_Exercise instructions_.
A. Copy the stretch of the election article from "RELATED: Here are" through "about 13 points." word for word.
B. Continue the article on the 2018 local election results from the point where it stops.

_Passage_.
--

NEW HANOVER COUNTY — In the region’s tightest race, former Wilmington Mayor Harper Peterson took home 38 more votes than incumbent State Senator Michael Lee, flipping – but just barely – the seat from Republican to Democrat for the first time in years. Democrats took seats on the county’s top boards as well, and by safer margins.
RELATED: Here are the final results of Election Day 2018 for Brunswick, New Hanover, and Pender counties (free read)
In Brunswick and Pender counties, Republican candidates had strong showings in local races. Republican candidates won every open Board of Education, Board of Commissioners, and Sheriff seat.
At the state level, Republican State Senator Bill Rabon won re-election with a 20-point margin; across the board, Republican candidates held four of the five state representative seats, with Democrat Deb Butler – who ran essentially unopposed – as the exception. At the federal level, Republican David Rouzer won re-election to Congress, defeating Democratic challenger Kyle Horton by about 13 points.

--

_Raw records_.
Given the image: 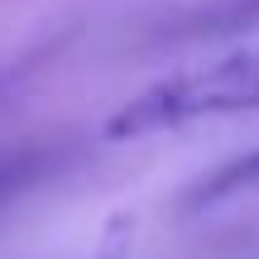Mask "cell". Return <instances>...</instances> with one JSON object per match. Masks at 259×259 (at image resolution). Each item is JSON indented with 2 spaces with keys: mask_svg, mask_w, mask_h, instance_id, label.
Instances as JSON below:
<instances>
[{
  "mask_svg": "<svg viewBox=\"0 0 259 259\" xmlns=\"http://www.w3.org/2000/svg\"><path fill=\"white\" fill-rule=\"evenodd\" d=\"M240 111H259V38L158 77L154 87L130 96L106 120V135L149 139V135H163V130L173 135V130L226 120V115H240Z\"/></svg>",
  "mask_w": 259,
  "mask_h": 259,
  "instance_id": "1",
  "label": "cell"
},
{
  "mask_svg": "<svg viewBox=\"0 0 259 259\" xmlns=\"http://www.w3.org/2000/svg\"><path fill=\"white\" fill-rule=\"evenodd\" d=\"M245 187H259V149L235 163H226L216 178H206L197 187V202H216V197H231V192H245Z\"/></svg>",
  "mask_w": 259,
  "mask_h": 259,
  "instance_id": "2",
  "label": "cell"
}]
</instances>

--

_Expected results_.
A.
RELATED: Here are the final results of Election Day 2018 for Brunswick, New Hanover, and Pender counties (free read)
In Brunswick and Pender counties, Republican candidates had strong showings in local races. Republican candidates won every open Board of Education, Board of Commissioners, and Sheriff seat.
At the state level, Republican State Senator Bill Rabon won re-election with a 20-point margin; across the board, Republican candidates held four of the five state representative seats, with Democrat Deb Butler – who ran essentially unopposed – as the exception. At the federal level, Republican David Rouzer won re-election to Congress, defeating Democratic challenger Kyle Horton by about 13 points.

B.
But in New Hanover County, Democrats scored several upsets.
With all of New Hanover County’s precincts reporting, Peterson had 41,627 votes to Lee’s 41,591 — a margin of just .04 percent. The results are still subject to the county canvassing next week, which will include absentee ballots postmarked by Election Day and received by Friday. The race is also well within the range for a recount.
Peterson’s Election Day victory comes after a campaign that grew increasingly heated as November approached. The final week of the race was marked by an ethics complaint filed by a former chair of the New Hanover County Republican party over Lee’s alleged use of his public position to further his private law practice. Lee categorically denied the allegations, calling them “ridiculous.” Peterson, for his part, denied any involvement in the complaint.
Shake-ups for New Hanover County boards
On the New Hanover County Board of Commissioners, Democrat Rob Zapple won re-election and Julia Olson-Boseman won a return to the board she served from 2000 to 2004. Boseman was narrowly defeated two years ago, landing close enough in the polls to request a recount.
Republican Skip Watkins finished third in the race for two open commissioner seats, placing just over a percentage point behind Olson-Boseman. Barring an upset before the county canvassing, the Board will be majority Democrat – with Zapple and Olson-Boseman, as well as Jonathon Barfield – now joining (or rejoining) Republicans Patricia Kusek and Chairman Woody White.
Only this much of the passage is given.